Typically the festival lasts the entire month of July and has a number of activities and events that are associate with it. The highlight of the festival is the culminating pageant of a number of floats called yamaboko that proceed along the main streets of Kyoto on the 17th and 24th of July. The downtown area is reserved for civilians on the three nights preceding the festival. During this time the streets are lined with night stalls selling food, people dressed in traditional Japanese attire, and the community joins together to celebrate this special event.

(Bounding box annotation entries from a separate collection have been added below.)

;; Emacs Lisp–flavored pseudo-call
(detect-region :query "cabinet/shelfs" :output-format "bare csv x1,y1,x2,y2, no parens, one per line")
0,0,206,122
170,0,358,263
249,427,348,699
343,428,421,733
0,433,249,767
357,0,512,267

The festival is thought to have originated as a purification ritual to appease the Gods of fire, floods, and earthquakes. In 869 AD there were so many people who were suffering from plague and dying that the Emperor Seiwa ordered the people to pray to the God of the Yasaka Shrine. There were sixty-six halberds that were decorated to represent each province in Japan. They were prepared and placed in a garden along with portable shrines. Each time there was another outbreak the practice was repeated in hopes of keeping the bad spirits at bay
During the culminating parade…
The floats often have sails that reach more than 25 meters tall and are topped with a long pole shaped like a spear on which they display exquisite craftwork of woven fabric, dyed textiles and sculptures. The pieces are so ornate and beautiful in nature that they are sometimes described as ‘mobile art museums,’ by the locals. In addition children are often found in costume and make-up on the leading float, Naginata-boko, and musicians playing the flute, drums and bells are seated on the second level of the floats.
Another interesting aspect of the festival is the fact that during the week leading up to the parade, the local merchants and residents open their doors to the public, exhibiting their valuable art collections. This event, known as the “Folding Screen Festival,” is a precious opportunity to visit and observe traditional Japanese residences of Kyoto.